═════ Given records
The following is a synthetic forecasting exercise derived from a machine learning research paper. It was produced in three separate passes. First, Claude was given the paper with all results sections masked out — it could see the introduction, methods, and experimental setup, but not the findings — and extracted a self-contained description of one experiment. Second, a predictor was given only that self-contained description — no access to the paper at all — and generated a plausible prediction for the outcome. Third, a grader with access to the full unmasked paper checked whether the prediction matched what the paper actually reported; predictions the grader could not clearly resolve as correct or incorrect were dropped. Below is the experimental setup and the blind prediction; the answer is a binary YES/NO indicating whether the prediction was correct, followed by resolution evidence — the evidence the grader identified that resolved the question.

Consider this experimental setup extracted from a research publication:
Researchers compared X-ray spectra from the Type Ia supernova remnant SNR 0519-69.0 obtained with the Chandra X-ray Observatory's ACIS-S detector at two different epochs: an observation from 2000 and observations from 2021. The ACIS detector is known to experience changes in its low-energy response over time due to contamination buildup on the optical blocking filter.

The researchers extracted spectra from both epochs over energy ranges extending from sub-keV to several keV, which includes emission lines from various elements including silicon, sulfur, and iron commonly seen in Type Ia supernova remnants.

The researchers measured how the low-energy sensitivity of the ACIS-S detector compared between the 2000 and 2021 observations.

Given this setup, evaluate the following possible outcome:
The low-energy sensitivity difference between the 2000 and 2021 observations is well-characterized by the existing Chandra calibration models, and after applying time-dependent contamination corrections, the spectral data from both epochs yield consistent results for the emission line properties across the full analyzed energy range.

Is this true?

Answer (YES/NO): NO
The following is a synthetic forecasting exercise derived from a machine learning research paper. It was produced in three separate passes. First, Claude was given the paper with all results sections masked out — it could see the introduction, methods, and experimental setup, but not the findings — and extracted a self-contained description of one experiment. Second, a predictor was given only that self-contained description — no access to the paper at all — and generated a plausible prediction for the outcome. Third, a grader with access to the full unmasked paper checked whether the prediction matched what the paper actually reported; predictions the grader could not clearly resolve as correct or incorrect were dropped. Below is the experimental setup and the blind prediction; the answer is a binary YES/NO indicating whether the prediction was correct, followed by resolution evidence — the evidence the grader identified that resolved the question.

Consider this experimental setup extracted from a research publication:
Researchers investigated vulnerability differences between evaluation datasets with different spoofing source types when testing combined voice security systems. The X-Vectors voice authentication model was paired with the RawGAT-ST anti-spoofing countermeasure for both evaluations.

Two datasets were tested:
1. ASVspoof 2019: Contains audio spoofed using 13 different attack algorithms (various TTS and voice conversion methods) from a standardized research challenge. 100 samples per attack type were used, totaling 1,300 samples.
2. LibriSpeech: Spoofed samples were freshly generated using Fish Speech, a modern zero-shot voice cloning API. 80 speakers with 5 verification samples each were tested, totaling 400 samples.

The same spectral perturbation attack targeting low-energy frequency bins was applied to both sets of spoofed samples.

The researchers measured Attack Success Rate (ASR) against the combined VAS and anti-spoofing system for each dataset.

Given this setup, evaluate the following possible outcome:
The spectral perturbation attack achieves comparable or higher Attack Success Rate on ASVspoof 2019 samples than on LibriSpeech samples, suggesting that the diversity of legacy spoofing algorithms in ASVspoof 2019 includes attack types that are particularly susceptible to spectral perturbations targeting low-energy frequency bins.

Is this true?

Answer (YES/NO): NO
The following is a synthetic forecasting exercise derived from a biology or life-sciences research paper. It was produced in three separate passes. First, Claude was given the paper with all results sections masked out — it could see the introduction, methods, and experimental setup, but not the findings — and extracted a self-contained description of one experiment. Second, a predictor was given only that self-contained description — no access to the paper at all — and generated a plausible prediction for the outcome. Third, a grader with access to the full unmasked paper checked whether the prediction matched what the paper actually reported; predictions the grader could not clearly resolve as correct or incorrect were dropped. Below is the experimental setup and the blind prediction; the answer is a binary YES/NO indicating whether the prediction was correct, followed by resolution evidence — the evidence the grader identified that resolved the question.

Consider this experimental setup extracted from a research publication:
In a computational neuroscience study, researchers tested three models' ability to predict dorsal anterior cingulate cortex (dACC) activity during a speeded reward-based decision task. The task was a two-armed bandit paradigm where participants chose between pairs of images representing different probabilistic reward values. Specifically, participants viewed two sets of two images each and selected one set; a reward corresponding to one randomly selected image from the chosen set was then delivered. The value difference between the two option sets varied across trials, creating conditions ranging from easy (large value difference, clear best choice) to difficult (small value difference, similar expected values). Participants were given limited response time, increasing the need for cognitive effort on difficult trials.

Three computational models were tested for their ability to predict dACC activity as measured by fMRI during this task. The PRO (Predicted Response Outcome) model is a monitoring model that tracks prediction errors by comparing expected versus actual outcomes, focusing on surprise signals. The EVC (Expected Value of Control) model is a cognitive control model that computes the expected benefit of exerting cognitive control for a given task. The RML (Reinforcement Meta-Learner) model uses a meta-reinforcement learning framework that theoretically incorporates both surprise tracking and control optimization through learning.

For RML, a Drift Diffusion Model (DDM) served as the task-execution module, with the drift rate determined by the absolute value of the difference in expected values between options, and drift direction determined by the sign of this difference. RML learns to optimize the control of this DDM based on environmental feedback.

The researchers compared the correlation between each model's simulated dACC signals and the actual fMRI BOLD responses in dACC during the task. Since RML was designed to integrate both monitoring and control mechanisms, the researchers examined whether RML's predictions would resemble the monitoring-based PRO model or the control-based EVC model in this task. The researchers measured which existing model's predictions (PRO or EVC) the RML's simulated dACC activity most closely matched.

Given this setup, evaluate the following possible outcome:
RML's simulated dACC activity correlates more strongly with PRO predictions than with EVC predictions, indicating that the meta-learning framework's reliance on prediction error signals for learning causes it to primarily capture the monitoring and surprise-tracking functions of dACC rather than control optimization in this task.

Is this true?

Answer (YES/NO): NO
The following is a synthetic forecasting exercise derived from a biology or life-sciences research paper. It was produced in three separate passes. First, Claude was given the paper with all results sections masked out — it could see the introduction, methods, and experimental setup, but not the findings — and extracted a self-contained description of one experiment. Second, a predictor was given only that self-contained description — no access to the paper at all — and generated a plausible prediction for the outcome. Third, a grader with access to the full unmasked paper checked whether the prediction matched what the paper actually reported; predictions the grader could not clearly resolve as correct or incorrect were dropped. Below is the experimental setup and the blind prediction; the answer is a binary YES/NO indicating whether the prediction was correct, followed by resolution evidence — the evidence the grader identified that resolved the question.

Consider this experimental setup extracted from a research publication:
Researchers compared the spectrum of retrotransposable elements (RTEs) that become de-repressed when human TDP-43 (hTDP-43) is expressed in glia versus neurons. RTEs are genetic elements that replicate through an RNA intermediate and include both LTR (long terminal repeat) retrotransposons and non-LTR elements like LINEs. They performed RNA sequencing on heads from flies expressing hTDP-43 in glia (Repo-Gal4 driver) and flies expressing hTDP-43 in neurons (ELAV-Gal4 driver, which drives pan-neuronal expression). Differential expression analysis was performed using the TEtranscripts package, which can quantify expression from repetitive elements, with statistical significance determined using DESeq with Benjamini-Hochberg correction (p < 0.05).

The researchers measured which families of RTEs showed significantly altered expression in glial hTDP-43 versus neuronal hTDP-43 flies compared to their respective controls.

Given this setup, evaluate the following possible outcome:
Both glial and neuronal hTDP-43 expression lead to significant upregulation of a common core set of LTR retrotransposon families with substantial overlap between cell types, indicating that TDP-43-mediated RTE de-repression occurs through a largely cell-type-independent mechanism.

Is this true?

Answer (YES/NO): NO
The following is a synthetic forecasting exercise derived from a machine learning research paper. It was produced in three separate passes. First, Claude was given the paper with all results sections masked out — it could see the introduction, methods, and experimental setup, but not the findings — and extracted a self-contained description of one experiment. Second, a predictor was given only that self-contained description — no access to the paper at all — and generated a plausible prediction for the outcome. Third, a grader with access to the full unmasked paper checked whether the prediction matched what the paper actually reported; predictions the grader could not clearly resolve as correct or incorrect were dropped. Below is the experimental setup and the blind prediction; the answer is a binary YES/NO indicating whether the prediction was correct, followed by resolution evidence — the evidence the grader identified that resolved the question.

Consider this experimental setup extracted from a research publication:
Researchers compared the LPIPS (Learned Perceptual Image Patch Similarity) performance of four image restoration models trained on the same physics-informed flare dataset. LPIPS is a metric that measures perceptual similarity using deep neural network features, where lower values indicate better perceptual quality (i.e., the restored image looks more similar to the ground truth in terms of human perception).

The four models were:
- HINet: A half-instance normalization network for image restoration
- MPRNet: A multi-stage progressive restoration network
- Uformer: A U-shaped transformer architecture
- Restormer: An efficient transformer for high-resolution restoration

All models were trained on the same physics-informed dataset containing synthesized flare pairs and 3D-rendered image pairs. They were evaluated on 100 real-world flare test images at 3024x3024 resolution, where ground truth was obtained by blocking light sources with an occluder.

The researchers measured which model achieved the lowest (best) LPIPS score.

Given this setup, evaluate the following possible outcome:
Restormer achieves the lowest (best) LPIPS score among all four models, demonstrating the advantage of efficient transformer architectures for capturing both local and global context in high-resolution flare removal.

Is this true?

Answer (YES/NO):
══════════
**The problem**
Spot every line in the entries that includes the word "datasets", and copy each one out.

**Task result**
Researchers investigated vulnerability differences between evaluation datasets with different spoofing source types when testing combined voice security systems. The X-Vectors voice authentication model was paired with the RawGAT-ST anti-spoofing countermeasure for both evaluations.
Two datasets were tested:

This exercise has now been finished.